Gastric Emptying Study
- What is a gastric emptying study?
- How is a gastric emptying study done?
- When is a gastric emptying study used?
- How are the results of a gastric emptying study evaluated?
- Are there any side effects of a gastric emptying study?
- Are there other tests that can be performed instead of a gastric emptying study?
- Find a local Gastroenterologist in your town
What is a gastric emptying study?
The most common type of gastric emptying study is a procedure that is done by nuclear medicine physicians using radioactive chemicals that measures the speed with which food empties from the stomach and enters the small intestine. Gastric emptying studies are used for evaluating patients who are having symptoms that may be due to slow and, less commonly, rapid emptying of the stomach. The symptoms of slow emptying are primarily nausea, vomiting, abdominal pain, and abdominal fullness after eating. The symptoms of rapid emptying are diarrhea, weakness, or light-headedness after eating.

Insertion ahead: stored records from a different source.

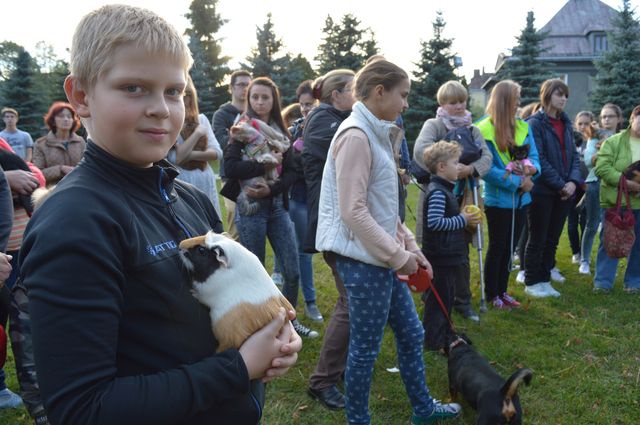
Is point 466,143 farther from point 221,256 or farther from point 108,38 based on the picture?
point 108,38

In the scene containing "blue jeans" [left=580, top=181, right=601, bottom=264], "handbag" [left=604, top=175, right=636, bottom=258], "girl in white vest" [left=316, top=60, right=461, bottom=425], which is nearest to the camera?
"girl in white vest" [left=316, top=60, right=461, bottom=425]

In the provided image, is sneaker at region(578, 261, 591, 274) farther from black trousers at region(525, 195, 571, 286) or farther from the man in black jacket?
the man in black jacket

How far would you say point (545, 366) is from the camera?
4316mm

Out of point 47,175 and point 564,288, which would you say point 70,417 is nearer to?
point 47,175

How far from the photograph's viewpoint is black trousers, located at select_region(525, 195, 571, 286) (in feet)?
19.8

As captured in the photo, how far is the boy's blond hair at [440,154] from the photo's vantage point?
4594mm

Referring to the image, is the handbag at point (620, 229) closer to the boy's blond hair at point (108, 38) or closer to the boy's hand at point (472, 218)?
the boy's hand at point (472, 218)

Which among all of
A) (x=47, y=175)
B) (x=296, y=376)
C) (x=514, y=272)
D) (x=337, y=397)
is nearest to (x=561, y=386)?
(x=337, y=397)

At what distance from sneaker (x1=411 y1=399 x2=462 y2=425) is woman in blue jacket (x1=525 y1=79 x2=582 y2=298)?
10.7 feet

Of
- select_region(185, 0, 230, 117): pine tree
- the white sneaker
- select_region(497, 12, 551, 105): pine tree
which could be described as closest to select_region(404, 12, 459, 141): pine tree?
select_region(497, 12, 551, 105): pine tree

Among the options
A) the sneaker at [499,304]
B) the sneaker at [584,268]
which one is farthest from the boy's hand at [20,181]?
the sneaker at [584,268]

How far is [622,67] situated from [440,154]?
23782mm

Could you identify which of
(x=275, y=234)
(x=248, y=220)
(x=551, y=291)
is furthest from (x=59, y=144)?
(x=551, y=291)

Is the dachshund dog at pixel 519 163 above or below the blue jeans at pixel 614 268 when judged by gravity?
above
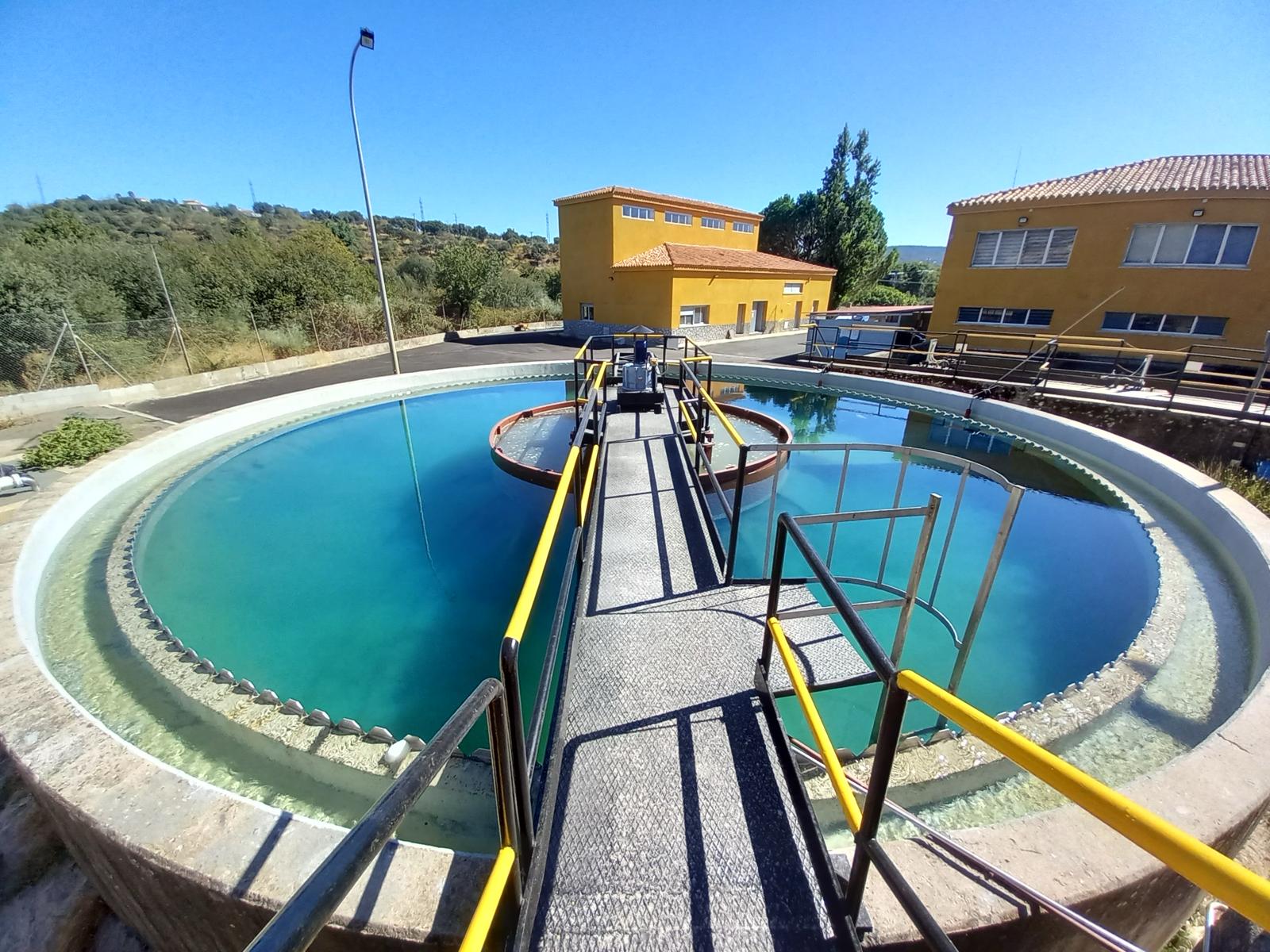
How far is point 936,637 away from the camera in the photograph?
493 centimetres

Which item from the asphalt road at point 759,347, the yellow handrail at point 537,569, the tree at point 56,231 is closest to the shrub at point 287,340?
the tree at point 56,231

How is a gastric emptying study done?
For a gastric emptying study, a patient eats a meal in which the solid component of the meal (for example, scrambled eggs), the liquid component of the meal (for example, water), or both, are mixed with a small amount of radioactive material. A scanner (acting like a Geiger counter) is placed over the patient's stomach to monitor the amount of radioactivity in the stomach for several hours after the test meal is eaten. As the radioactively-labeled food empties from the stomach, the amount of radioactivity in the stomach decreases. The rate at which the radioactivity leaves the stomach reflects the rate at which food is emptying from the stomach
Some medications such as narcotic pain relievers and anticholinergic medications can cause a delay in emptying of the stomach, while other medications such as metoclopramide (Reglan) and erythromycin can cause rapid emptying of the stomach. Medications that slow emptying of the stomach can give a falsely abnormal test result, while medications that speed up emptying of the stomach can give a falsely normal result. Therefore, medications that affect emptying of the stomach should be withheld for 48-72 hours before performing emptying studies.
Abnormally high blood glucose (sugar) levels also can slow emptying of the stomach. Therefore, it is important to control blood glucose levels to near normal levels before performing emptying studies in people with diabetes who are prone to develop high blood glucose levels.